• Do this
Copy out each line of the material below with no changes.

──────── Source material ────────

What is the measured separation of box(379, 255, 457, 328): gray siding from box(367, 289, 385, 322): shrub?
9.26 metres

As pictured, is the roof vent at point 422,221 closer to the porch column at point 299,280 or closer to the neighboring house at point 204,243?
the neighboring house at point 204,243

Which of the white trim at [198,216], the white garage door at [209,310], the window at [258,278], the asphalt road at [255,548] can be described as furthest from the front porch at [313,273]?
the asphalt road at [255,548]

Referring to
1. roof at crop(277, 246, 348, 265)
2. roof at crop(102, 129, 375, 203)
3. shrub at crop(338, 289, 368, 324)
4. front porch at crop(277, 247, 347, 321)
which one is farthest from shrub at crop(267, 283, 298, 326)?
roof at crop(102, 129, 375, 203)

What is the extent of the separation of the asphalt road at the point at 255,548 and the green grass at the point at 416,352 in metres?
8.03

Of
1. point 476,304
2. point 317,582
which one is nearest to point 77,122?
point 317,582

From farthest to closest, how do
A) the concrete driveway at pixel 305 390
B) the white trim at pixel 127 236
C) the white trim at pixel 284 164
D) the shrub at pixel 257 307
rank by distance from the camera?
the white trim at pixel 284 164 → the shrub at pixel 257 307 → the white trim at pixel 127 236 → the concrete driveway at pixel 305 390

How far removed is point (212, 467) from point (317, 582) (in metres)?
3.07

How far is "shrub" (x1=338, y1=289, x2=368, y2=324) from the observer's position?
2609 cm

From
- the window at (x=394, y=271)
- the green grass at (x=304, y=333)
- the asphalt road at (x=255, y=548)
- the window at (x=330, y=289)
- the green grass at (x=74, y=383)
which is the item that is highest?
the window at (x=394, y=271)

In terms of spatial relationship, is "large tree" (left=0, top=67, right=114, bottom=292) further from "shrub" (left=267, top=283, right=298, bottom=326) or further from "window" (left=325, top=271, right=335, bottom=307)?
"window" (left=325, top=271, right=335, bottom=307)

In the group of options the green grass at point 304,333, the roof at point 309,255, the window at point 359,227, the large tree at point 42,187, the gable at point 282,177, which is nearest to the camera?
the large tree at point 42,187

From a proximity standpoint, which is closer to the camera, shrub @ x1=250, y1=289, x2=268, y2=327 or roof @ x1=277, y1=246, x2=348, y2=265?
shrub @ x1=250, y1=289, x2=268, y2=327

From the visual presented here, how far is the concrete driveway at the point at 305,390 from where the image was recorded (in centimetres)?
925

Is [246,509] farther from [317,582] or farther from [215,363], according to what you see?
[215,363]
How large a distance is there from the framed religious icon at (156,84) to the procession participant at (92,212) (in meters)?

────────

• Exercise output
What is the measured separation of box(379, 255, 457, 328): gray siding from box(367, 289, 385, 322): shrub?
9.26 metres

As pictured, is the roof vent at point 422,221 closer to the porch column at point 299,280 or closer to the neighboring house at point 204,243?
the neighboring house at point 204,243

Which of the white trim at [198,216], the white garage door at [209,310], the window at [258,278], the asphalt road at [255,548] can be described as furthest from the front porch at [313,273]?
the asphalt road at [255,548]

Referring to
1. roof at crop(277, 246, 348, 265)
2. roof at crop(102, 129, 375, 203)
3. shrub at crop(338, 289, 368, 324)
4. front porch at crop(277, 247, 347, 321)
which one is farthest from shrub at crop(267, 283, 298, 326)?
roof at crop(102, 129, 375, 203)

What is the extent of the separation of the asphalt road at the point at 255,548 and the green grass at the point at 416,352 in metres?
8.03

Of
1. point 476,304
2. point 317,582
which one is nearest to point 77,122?
point 317,582

From farthest to closest, how do
A) the concrete driveway at pixel 305 390
B) the white trim at pixel 127 236
C) the white trim at pixel 284 164
D) the shrub at pixel 257 307
rank by distance from the camera?
the white trim at pixel 284 164 → the shrub at pixel 257 307 → the white trim at pixel 127 236 → the concrete driveway at pixel 305 390

How far removed is point (212, 467) from point (317, 582) (in metres)?
3.07

How far is "shrub" (x1=338, y1=289, x2=368, y2=324) from the observer's position?
2609 cm

From
- the window at (x=394, y=271)
- the green grass at (x=304, y=333)
- the asphalt road at (x=255, y=548)
- the window at (x=330, y=289)
- the green grass at (x=74, y=383)
which is the item that is highest?
the window at (x=394, y=271)

In terms of spatial relationship, is "large tree" (left=0, top=67, right=114, bottom=292) further from "shrub" (left=267, top=283, right=298, bottom=326) or further from "window" (left=325, top=271, right=335, bottom=307)?
"window" (left=325, top=271, right=335, bottom=307)

In the group of options the green grass at point 304,333, the roof at point 309,255, the window at point 359,227, the large tree at point 42,187, the gable at point 282,177, which is nearest to the camera?
the large tree at point 42,187

From a proximity standpoint, which is closer to the camera, shrub @ x1=250, y1=289, x2=268, y2=327 or roof @ x1=277, y1=246, x2=348, y2=265?
shrub @ x1=250, y1=289, x2=268, y2=327

From the visual presented here, how far is the concrete driveway at the point at 305,390 from where the image was recorded (in centimetres)?
925

Is [246,509] farther from [317,582] or farther from [215,363], according to what you see?
[215,363]
How large a distance is there from the framed religious icon at (156,84) to the procession participant at (92,212) (in meters)?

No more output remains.